Protecting healthcare sharing ministries


COLUMBUS — State Representative Angie King (R-Celina) has introduced legislation protecting health care sharing ministries within Ohio borders. While traditional health insurance is most common and meets the needs of many, it is not the only way to pay for health care. Health care sharing is one of those options. Health Care Sharing Ministries (HCSM) are faith-based, non-profit membership organizations that facilitate the sharing of medical expenses among their members.

King’s legislation, known as the Health Care Sharing Ministries Freedom to Share Act, will ensure that HCSMs are recognized as religious charities rather than insurance companies. The bill, which has been adopted by 33 other states, ensures HCSMs are rightfully regulated as charities under the authority of the Attorney General rather than the Department of Insurance.

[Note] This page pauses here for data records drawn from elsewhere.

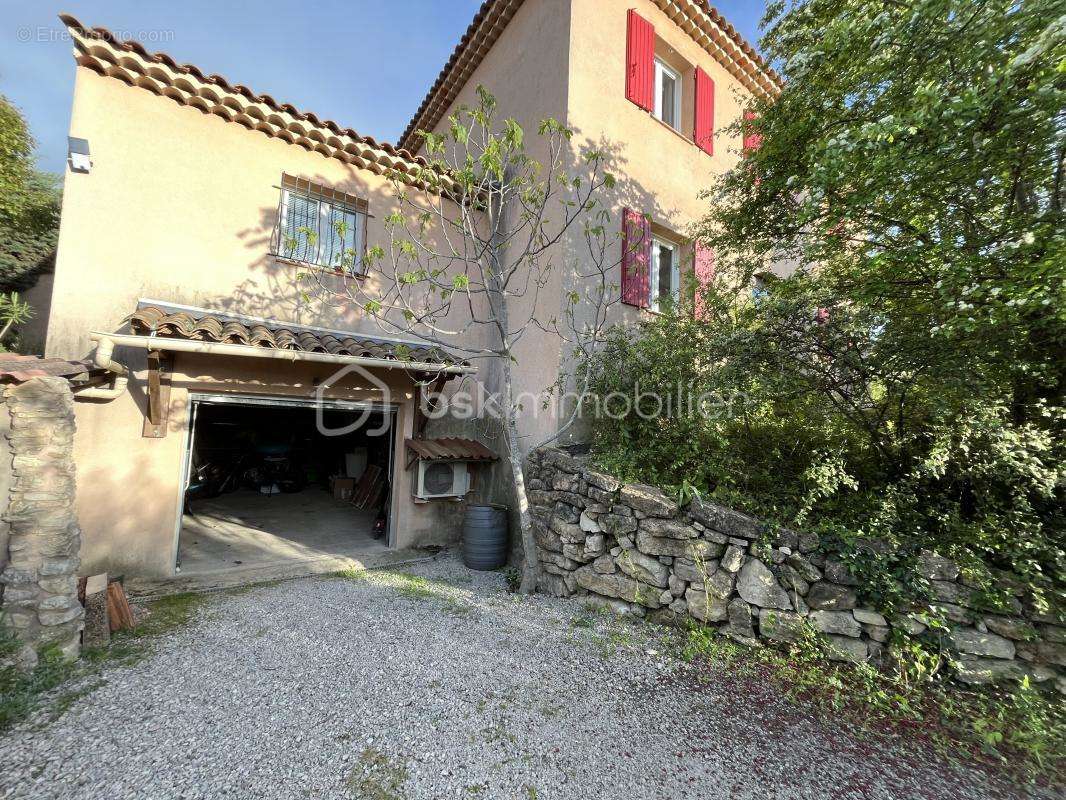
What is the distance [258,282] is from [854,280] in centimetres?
721

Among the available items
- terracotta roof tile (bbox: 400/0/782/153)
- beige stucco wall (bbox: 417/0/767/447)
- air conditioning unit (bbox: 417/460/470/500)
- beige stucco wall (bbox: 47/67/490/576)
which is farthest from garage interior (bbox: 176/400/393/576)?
terracotta roof tile (bbox: 400/0/782/153)

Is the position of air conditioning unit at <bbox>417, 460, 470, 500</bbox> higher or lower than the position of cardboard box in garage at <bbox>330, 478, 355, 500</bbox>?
higher

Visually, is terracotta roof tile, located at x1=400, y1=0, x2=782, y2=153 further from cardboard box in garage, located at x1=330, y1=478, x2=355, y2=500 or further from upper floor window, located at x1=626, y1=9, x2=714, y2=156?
cardboard box in garage, located at x1=330, y1=478, x2=355, y2=500

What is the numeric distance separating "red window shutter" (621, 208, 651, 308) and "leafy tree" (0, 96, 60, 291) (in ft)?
40.0

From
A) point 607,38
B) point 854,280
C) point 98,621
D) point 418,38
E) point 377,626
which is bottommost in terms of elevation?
point 377,626

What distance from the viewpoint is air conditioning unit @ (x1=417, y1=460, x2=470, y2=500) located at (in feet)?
21.1

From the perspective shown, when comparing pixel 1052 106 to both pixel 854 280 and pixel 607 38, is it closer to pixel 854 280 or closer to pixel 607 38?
pixel 854 280

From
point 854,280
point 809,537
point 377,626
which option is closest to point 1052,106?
point 854,280

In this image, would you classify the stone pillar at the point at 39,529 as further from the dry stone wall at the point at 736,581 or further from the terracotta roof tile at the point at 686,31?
the terracotta roof tile at the point at 686,31

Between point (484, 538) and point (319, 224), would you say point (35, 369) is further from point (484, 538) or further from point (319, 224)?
point (484, 538)

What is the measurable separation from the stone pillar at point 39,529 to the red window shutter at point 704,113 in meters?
9.39

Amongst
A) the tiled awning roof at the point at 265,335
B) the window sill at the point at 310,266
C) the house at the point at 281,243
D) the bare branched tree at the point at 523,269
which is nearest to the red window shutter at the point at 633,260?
the house at the point at 281,243

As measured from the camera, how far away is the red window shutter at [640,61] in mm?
6766

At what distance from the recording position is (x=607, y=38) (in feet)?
21.6
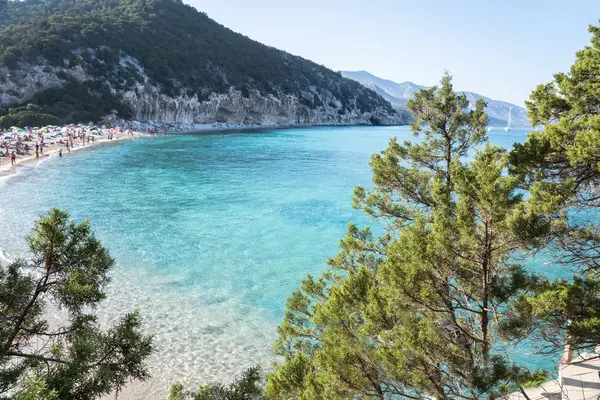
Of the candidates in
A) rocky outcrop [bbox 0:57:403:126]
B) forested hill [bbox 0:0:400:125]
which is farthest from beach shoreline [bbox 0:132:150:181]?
rocky outcrop [bbox 0:57:403:126]

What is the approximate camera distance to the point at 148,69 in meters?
94.3

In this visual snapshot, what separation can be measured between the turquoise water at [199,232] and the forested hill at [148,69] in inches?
1310

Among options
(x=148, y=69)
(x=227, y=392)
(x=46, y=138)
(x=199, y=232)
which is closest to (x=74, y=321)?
(x=227, y=392)

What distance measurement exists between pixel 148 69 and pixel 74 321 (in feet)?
331

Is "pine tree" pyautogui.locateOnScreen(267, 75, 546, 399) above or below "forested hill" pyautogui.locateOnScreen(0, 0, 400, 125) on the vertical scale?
below

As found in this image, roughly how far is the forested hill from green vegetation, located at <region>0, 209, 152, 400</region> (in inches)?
3196

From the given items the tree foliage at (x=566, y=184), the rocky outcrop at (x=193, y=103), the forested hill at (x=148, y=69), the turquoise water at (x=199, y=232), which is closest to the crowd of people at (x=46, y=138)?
the turquoise water at (x=199, y=232)

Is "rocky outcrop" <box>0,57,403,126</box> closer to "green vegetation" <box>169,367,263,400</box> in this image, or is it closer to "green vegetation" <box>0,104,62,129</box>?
"green vegetation" <box>0,104,62,129</box>

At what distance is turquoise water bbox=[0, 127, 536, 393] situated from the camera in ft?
44.7

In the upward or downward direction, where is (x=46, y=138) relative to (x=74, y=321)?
upward

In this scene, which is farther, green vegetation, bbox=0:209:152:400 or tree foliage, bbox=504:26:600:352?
tree foliage, bbox=504:26:600:352

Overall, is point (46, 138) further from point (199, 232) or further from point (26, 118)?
point (199, 232)

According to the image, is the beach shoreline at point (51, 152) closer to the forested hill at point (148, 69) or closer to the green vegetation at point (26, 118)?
the green vegetation at point (26, 118)

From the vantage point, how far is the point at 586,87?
7.39 meters
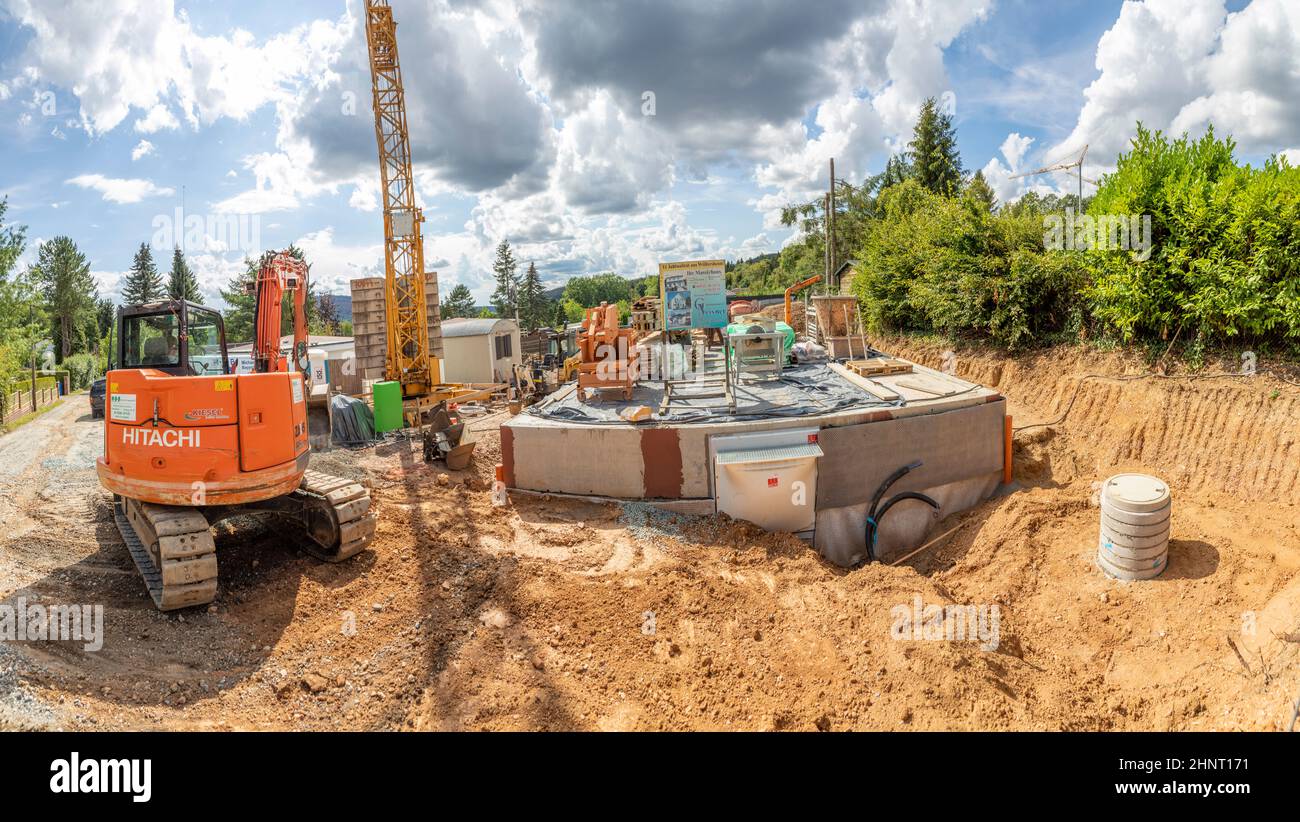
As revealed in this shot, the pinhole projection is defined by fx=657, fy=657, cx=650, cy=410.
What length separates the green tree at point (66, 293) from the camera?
56.5 metres

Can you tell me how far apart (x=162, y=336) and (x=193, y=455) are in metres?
2.04

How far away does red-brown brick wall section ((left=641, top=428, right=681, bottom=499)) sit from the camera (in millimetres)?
10008

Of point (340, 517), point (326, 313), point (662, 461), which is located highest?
point (326, 313)

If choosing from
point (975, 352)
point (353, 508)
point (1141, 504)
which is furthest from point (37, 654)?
point (975, 352)

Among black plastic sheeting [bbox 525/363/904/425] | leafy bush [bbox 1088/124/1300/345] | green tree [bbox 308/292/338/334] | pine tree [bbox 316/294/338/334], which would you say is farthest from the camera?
pine tree [bbox 316/294/338/334]

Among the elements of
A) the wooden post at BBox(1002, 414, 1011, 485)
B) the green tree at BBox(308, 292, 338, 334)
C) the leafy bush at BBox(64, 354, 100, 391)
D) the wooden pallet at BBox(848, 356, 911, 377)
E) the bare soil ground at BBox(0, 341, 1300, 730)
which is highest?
the green tree at BBox(308, 292, 338, 334)

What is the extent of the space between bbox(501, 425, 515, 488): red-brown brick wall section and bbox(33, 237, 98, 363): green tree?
213ft

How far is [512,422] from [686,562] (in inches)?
162

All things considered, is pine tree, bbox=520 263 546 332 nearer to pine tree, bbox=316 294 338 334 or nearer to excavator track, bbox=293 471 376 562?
pine tree, bbox=316 294 338 334

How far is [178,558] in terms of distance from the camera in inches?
248

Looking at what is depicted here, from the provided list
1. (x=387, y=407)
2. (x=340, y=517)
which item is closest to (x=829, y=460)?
(x=340, y=517)

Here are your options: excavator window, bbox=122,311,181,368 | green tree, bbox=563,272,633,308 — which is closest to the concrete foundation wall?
excavator window, bbox=122,311,181,368

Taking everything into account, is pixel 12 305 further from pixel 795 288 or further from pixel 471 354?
pixel 795 288

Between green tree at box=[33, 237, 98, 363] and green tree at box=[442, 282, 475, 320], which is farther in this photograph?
green tree at box=[442, 282, 475, 320]
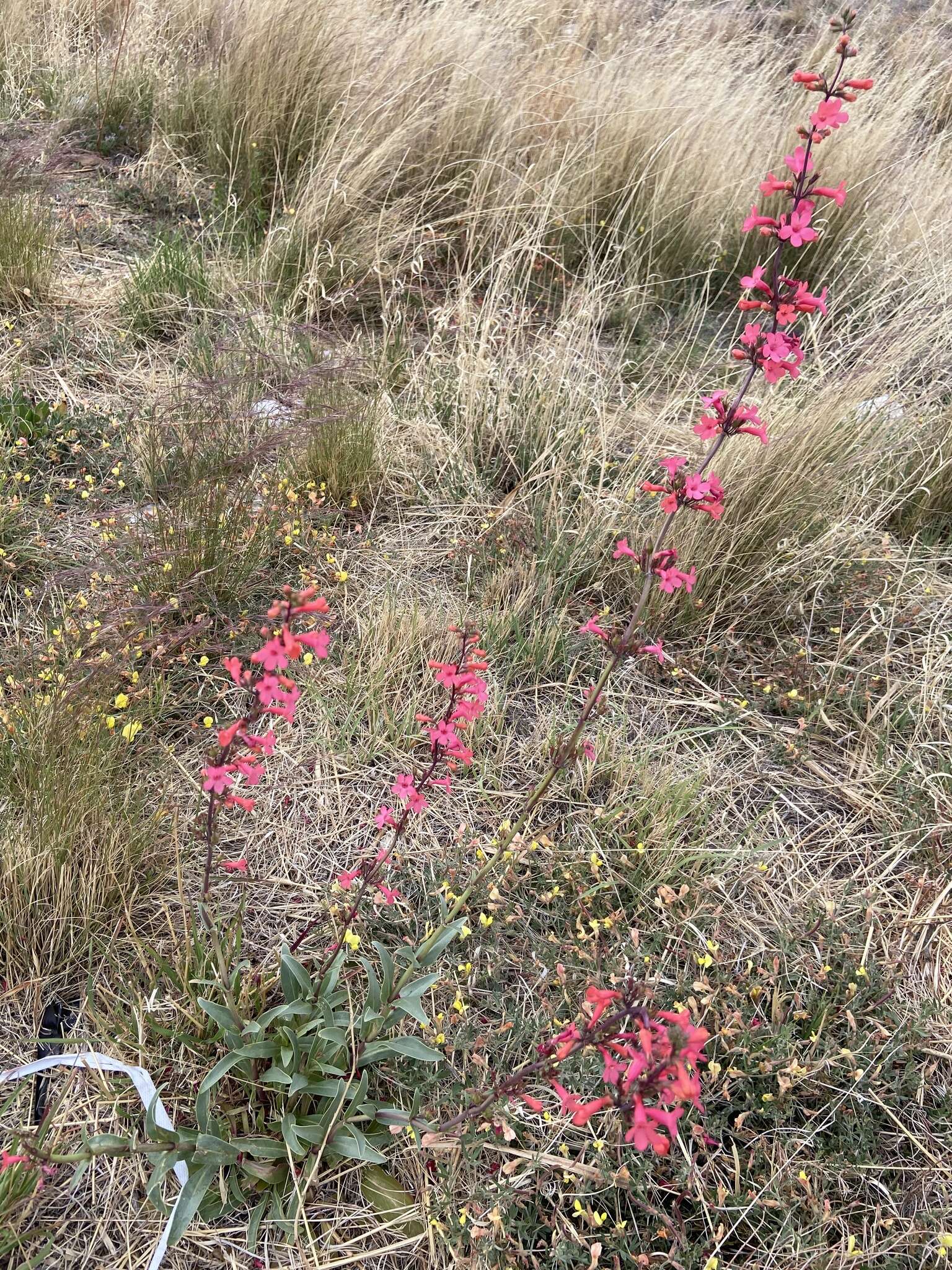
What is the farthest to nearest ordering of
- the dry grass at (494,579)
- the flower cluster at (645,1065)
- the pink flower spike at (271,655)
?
the dry grass at (494,579) → the pink flower spike at (271,655) → the flower cluster at (645,1065)

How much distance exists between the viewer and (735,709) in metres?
2.69

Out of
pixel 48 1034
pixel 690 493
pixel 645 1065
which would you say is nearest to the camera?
pixel 645 1065

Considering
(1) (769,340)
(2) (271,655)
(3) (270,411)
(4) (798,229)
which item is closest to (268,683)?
(2) (271,655)

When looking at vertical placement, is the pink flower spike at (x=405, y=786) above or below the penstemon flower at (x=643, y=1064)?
below

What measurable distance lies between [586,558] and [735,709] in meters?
0.70

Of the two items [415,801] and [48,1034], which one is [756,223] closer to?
[415,801]

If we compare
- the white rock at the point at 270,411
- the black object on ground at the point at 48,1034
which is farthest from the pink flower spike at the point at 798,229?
the black object on ground at the point at 48,1034

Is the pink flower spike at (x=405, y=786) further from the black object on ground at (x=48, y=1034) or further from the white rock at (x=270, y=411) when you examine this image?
the white rock at (x=270, y=411)

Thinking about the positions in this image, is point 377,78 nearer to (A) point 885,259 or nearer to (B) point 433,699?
(A) point 885,259

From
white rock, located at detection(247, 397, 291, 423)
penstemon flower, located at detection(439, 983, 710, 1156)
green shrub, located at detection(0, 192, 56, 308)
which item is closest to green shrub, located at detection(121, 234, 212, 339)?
green shrub, located at detection(0, 192, 56, 308)

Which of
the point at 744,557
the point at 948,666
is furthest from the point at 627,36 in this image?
the point at 948,666

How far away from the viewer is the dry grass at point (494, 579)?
1797 mm

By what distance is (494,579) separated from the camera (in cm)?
283

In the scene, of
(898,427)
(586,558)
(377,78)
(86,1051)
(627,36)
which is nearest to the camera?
(86,1051)
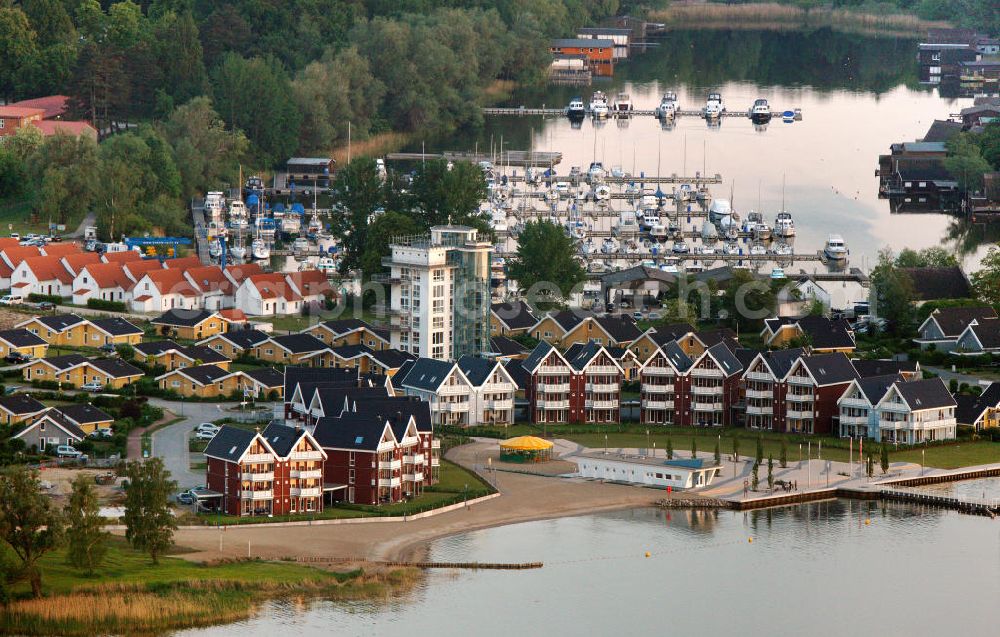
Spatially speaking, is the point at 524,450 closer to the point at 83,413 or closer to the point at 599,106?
the point at 83,413

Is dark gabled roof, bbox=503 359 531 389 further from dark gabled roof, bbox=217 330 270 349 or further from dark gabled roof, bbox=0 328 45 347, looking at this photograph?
dark gabled roof, bbox=0 328 45 347

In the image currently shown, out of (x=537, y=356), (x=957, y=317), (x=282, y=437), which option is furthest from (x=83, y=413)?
(x=957, y=317)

“In the United States 1.7 million people rely on sharing plans, more than 25,000 in Ohio,” said King. “These organizations provide an essential service, helping to cover major medical expenses, while allowing members to hold on to and support their religious and ethical beliefs.”

HCSMs are also recognized under the Affordable Care Act and members have been granted an exemption from the requirement to maintain minimum essential medical coverage.

In Ohio, for an organization to identify as an HSCM they must meet the following requirements:

Are organized around and whose members share a common set of ethical or religious beliefs;

Provide the public an annual audit by an independent certified public accounting firm;

Include a written disclaimer on materials that the organization is not an insurance company;

Allows an income tax deduction for contributions made to an HCSM or to other members through an HCSM;

Specifies that HCSM members who are students at a state institution of higher education are exempt from such institution’s health insurance requirement.

The legislation has not yet been assigned to a House committee.